Наступила тишина. Наверное, вице-председателю такое молчание показалось неловким, потому что он громко прокашлялся и сказал:
— Вам, конечно, понадобится кабинет. Местные сыщики вели работу из здешнего полицейского участка. Они нас совсем не беспокоили. Мы почти не замечали, что они здесь. — И посмотрел на Дэлглиша с робкой надеждой, что оперативный полицейский отряд будет таким же уживчивым.
— Нам понадобится комната, — резко ответил Дэлглиш. — Можно ли выделить нам что-нибудь в Доме Найтингейла? Это было бы удобней всего.
Его просьба, казалось, привела их в замешательство.
— Если бы главная сестра была здесь… — попытался возразить начальник отдела здравоохранения, — нам сложно выяснить, какие помещения свободны. Но она скоро приедет.
— Нельзя же все откладывать до главной сестры, — проворчал олдермен Кили. — Инспектору нужна комната. Так найдите ее.
— Ну, на первом этаже, рядом с демонстрационной, находится кабинет мисс Ролф. — Начальник отдела здравоохранения обратил свой печальный взор на Дэлглиша: — Вы, конечно, уже встречались с мисс Ролф, директрисой нашего медучилища. Вот если бы мисс Ролф могла временно переехать в комнату своей секретарши… Мисс Бакфилд сейчас нет, у нее грипп, так что комната свободна. Правда, она совсем маленькая, просто чулан, но если главная сестра…

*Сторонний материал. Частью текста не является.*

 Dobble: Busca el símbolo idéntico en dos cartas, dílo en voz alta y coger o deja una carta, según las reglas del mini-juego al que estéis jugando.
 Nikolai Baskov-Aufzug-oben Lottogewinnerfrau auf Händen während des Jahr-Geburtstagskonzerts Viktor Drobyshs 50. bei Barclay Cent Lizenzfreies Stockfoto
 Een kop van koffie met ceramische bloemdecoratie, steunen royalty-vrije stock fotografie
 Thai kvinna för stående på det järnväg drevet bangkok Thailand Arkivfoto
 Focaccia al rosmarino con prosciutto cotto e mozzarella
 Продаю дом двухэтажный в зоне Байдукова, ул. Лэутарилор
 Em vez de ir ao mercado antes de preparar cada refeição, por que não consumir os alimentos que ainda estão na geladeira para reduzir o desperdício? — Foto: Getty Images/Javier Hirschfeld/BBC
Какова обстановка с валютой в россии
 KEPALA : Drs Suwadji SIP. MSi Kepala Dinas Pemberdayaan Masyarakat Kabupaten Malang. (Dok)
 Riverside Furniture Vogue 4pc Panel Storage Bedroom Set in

— Попросите мисс Ролф забрать оттуда все, что ей нужно. Привратники могут передвинуть шкафы с документами. — Олдермен Кили повернулся к Дэлглишу и тявкнул: — Вас устроит?

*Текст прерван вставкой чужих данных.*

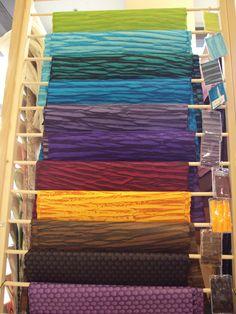 Flotte farvekombinationer men specielle tone i tone farver i materialet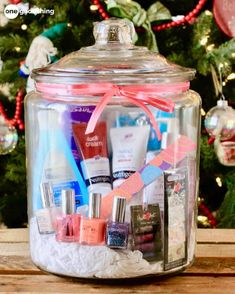 unique gifts Mani-Pedi In A Jar Winter weather can wreak havoc on hands and feet! Give the gift of soft and pretty fingers and toes with this mani-pedi gift in a jar. Great gift for a girl. Top 5 Christmas Gifts, Homemade Christmas Gifts, Homemade Gifts, Holiday Gifts, Christmas Time, Raffle Baskets, Diy Gift Baskets, Fundraiser Baskets, Cute Gifts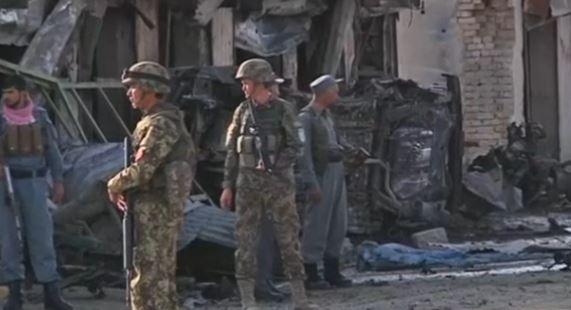 Terribile attentato in Afghanistan fuori di una banca:22 morti e 50 feriti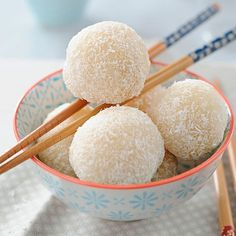 Découvrez la recette Boule de neige coco sur cuisineactuelle.fr.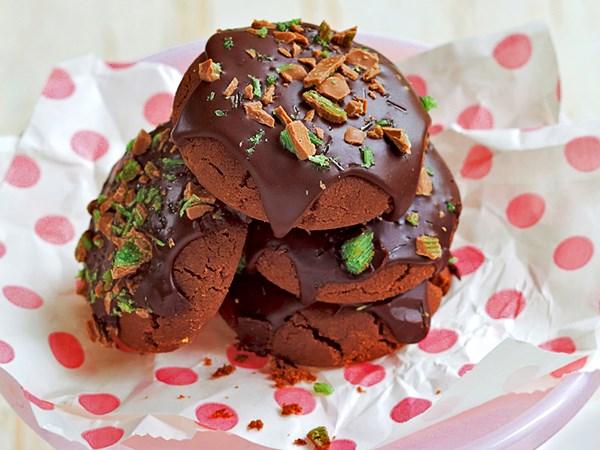 Choc-mint biscuits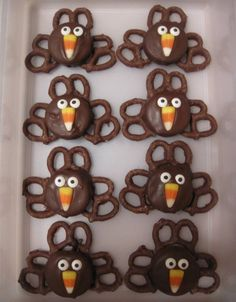 Chocolate Covered Pretzel Turkeys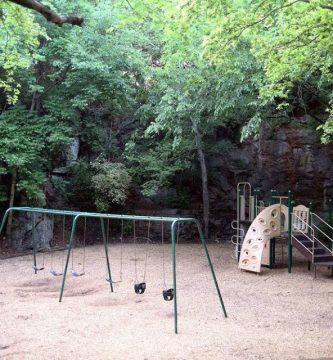 El patio de los niños del panteón 281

— Если это отдельная комната с достаточно хорошей звукоизоляцией, с замком в двери и прямой телефонной связью и в ней хватит места для трех человек, то устроит. А если в ней есть еще и водопроводный кран, то совсем хорошо.
Отрезвленный таким внушительным перечнем требований, вице-председатель робко предложил:
— На первом этаже, напротив кабинета мисс Ролф, есть небольшая раздевалка с туалетом. Можно было бы отдать ее в ваше распоряжение.
Выражение лица мистера Гроута стало еще более страдальческим. Он посмотрел на мистера Кортни-Бриггза, как бы ища союзника, но последние несколько минут хирург был странно молчалив и, казалось, не хотел встречаться с ним глазами. Зазвонил телефон. Явно обрадовавшись возможности хоть что-то сделать, мистер Хадсон вскочил и снял трубку.
— Это из «Кларион», сэр, — сказал он, повернувшись к вице-председателю. — Просят вас лично.
Олдермен Кили энергичным жестом схватил трубку. Решив утвердить свой авторитет, он, видимо, готов был контролировать любую ситуацию, и это был как раз тот случай, когда он мог себя проявить. Убийство, наверное, не укладывалось в сферу его привычных забот, а вот разговор с представителем местной газеты — это совсем другое дело, здесь он понимал, что надо действовать осторожнее.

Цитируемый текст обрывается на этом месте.